Gurjarpadhye Abhijit Achyut, DeWitt Matthew R, Xu Yong, Wang Ge, Rylander Marissa Nichole, Rylander Christopher G
1 School of Biomedical Engineering and Sciences, Virginia Polytechnic Institute and State University , Blacksburg, Virginia.
2 Department of Electrical and Computer Engineering, Virginia Polytechnic Institute and State University , Blacksburg, Virginia.
Tissue Eng Part C Methods. 2015 Jul;21(7):758-66. doi: 10.1089/ten.TEC.2014.0345. Epub 2015 Jan 30.
Lumen endothelialization of bioengineered vascular scaffolds is essential to maintain small-diameter graft patency and prevent thrombosis postimplantation. Unfortunately, nondestructive imaging methods to visualize this dynamic process are lacking, thus slowing development and clinical translation of these potential tissue-engineering approaches. To meet this need, a fluorescence imaging system utilizing a commercial optical coherence tomography (OCT) catheter was designed to visualize graft endothelialization.
C7 DragonFly™ intravascular OCT catheter was used as a channel for delivery and collection of excitation and emission spectra. Poly-dl-lactide (PDLLA) electrospun scaffolds were seeded with endothelial cells (ECs). Seeded cells were exposed to Calcein AM before imaging, causing the living cells to emit green fluorescence in response to blue laser. By positioning the catheter tip precisely over a specimen using high-fidelity electromechanical components, small regions of the specimen were excited selectively. The resulting fluorescence intensities were mapped on a two-dimensional digital grid to generate spatial distribution of fluorophores at single-cell-level resolution. Fluorescence imaging of endothelialization on glass and PDLLA scaffolds was performed using the OCT catheter-based imaging system as well as with a commercial fluorescence microscope. Cell coverage area was calculated for both image sets for quantitative comparison of imaging techniques. Tubular PDLLA scaffolds were maintained in a bioreactor on seeding with ECs, and endothelialization was monitored over 5 days using the OCT catheter-based imaging system.
No significant difference was observed in images obtained using our imaging system to those acquired with the fluorescence microscope. Cell area coverage calculated using the images yielded similar values. Nondestructive imaging of endothelialization on tubular scaffolds showed cell proliferation with cell coverage area increasing from 15 ± 4% to 89 ± 6% over 5 days.

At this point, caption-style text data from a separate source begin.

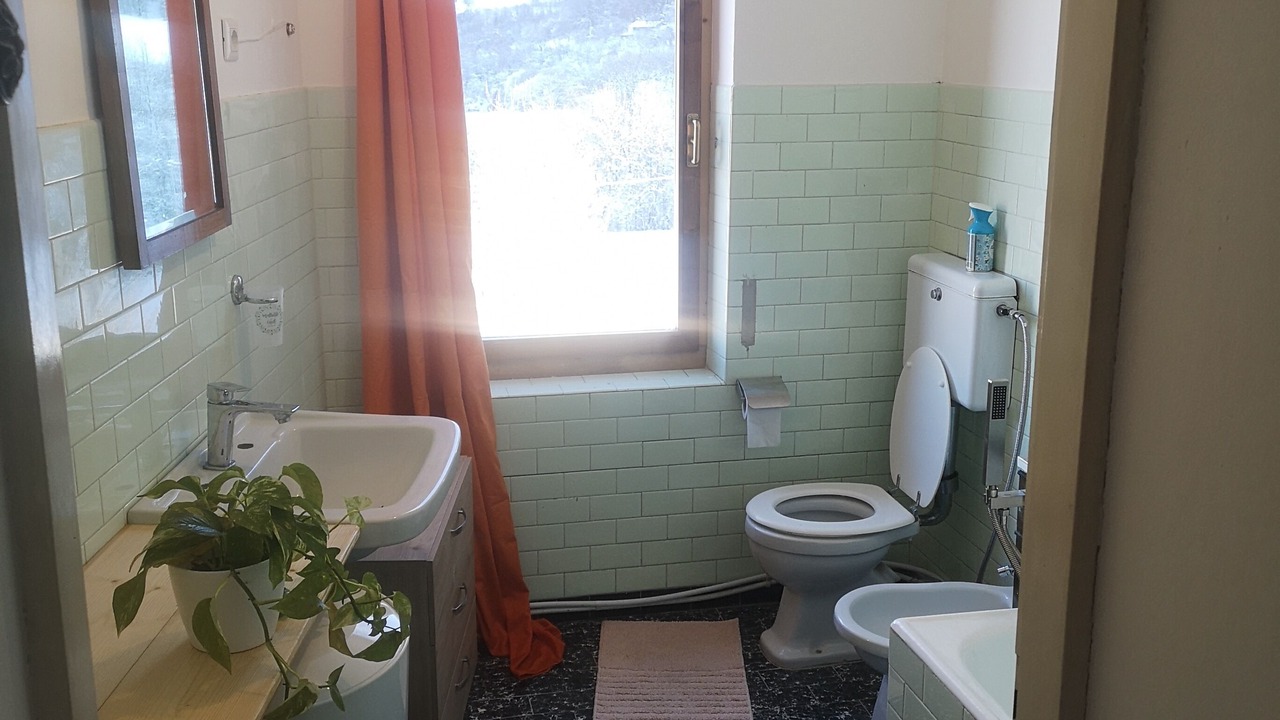 Photo of Bathroom in Feltre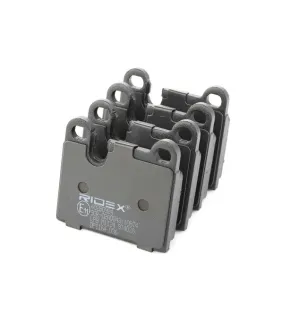 Plaquettes de frein pour BMW, PORSCHE- 90135196322, 90135196325, 90135299700, 91135193800, 91135290300
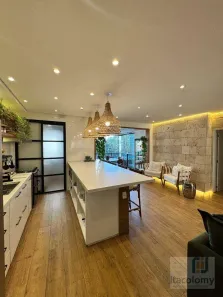 Apartamento com 3 Quartos à venda, 113m² no Melville Empresarial I e II, Barueri
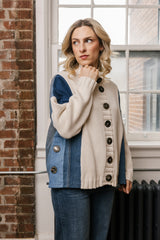 Tia Cardigan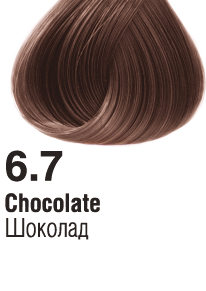 К6.7 Шоколад PROFY TOUCH (Chocolate), 100 мл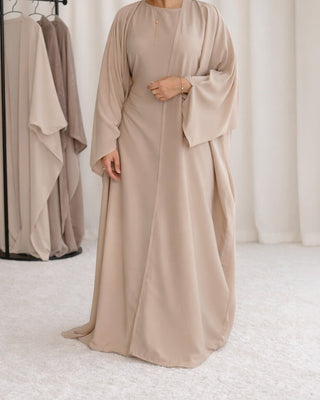 Abaya Azuki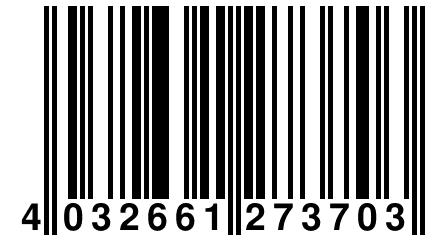 4 032661 273703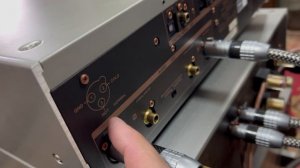 Проигрыватель Denon dcd sx11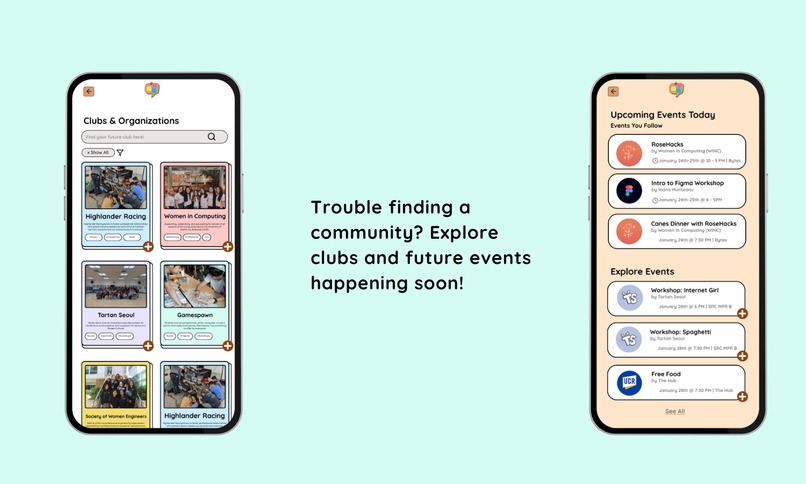 Chatterboard – screenshot 3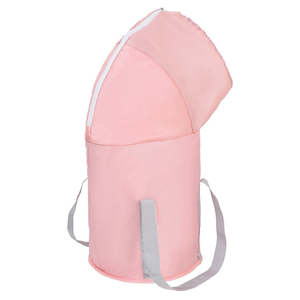Travel Supplies: AOTU Portable Insulation Foot Bath Bucket Aluminum Film+PVC+Waterproof Fabric Foldable Foot Bath Bag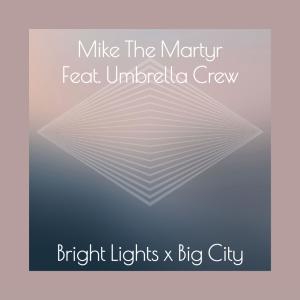 Bright Lights Big City (feat. Tony Bones, Big Wiz, FIC & Kiddricc) (Explicit)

In this study, we showed the capability of an OCT catheter-based imaging system to obtain single-cell resolution and to quantify endothelialization in tubular electrospun scaffolds. We also compared the resulting images with traditional microscopy, showing high fidelity in image capability. This imaging system, used in conjunction with OCT, could potentially be a powerful tool for in vitro optimization of scaffold cellularization, ensuring long-term graft patency postimplantation.
生物工程血管支架的管腔内内皮化对于维持小口径移植物的通畅并防止植入后血栓形成至关重要。遗憾的是,目前缺乏可视化这一动态过程的非破坏性成像方法,从而延缓了这些潜在组织工程方法的研发和临床转化。为满足这一需求,设计了一种利用商用光学相干断层扫描(OCT)导管的荧光成像系统来可视化移植物的内皮化。
采用C7 DragonFly™血管内OCT导管作为激发光谱和发射光谱的输送与采集通道。将聚-dl-乳酸(PDLLA)电纺支架接种内皮细胞(ECs)。在成像前,接种的细胞用钙黄绿素乙酰甲酯处理,使活细胞在蓝色激光激发下发出绿色荧光。通过使用高保真机电组件将导管尖端精确地定位在标本上,对标本的小区域进行选择性激发。将所得荧光强度映射到二维数字网格上,以生成单细胞水平分辨率的荧光团空间分布。使用基于OCT导管的成像系统以及商用荧光显微镜对玻璃和PDLLA支架上的内皮化进行荧光成像。计算两组图像的细胞覆盖面积,以对成像技术进行定量比较。将管状PDLLA支架接种ECs后置于生物反应器中,并使用基于OCT导管的成像系统监测5天内的内皮化情况。
使用我们的成像系统获得的图像与荧光显微镜获得的图像相比,未观察到显著差异。利用这些图像计算出的细胞面积覆盖率得出相似的值。管状支架内皮化的非破坏性成像显示细胞增殖,细胞覆盖面积在5天内从15±4%增加到89±6%。
在本研究中,我们展示了基于OCT导管的成像系统获得单细胞分辨率并量化管状电纺支架内皮化的能力。我们还将所得图像与传统显微镜进行了比较,显示出图像能力的高保真度。该成像系统与OCT结合使用,可能成为体外优化支架细胞化的有力工具,确保植入后移植物的长期通畅。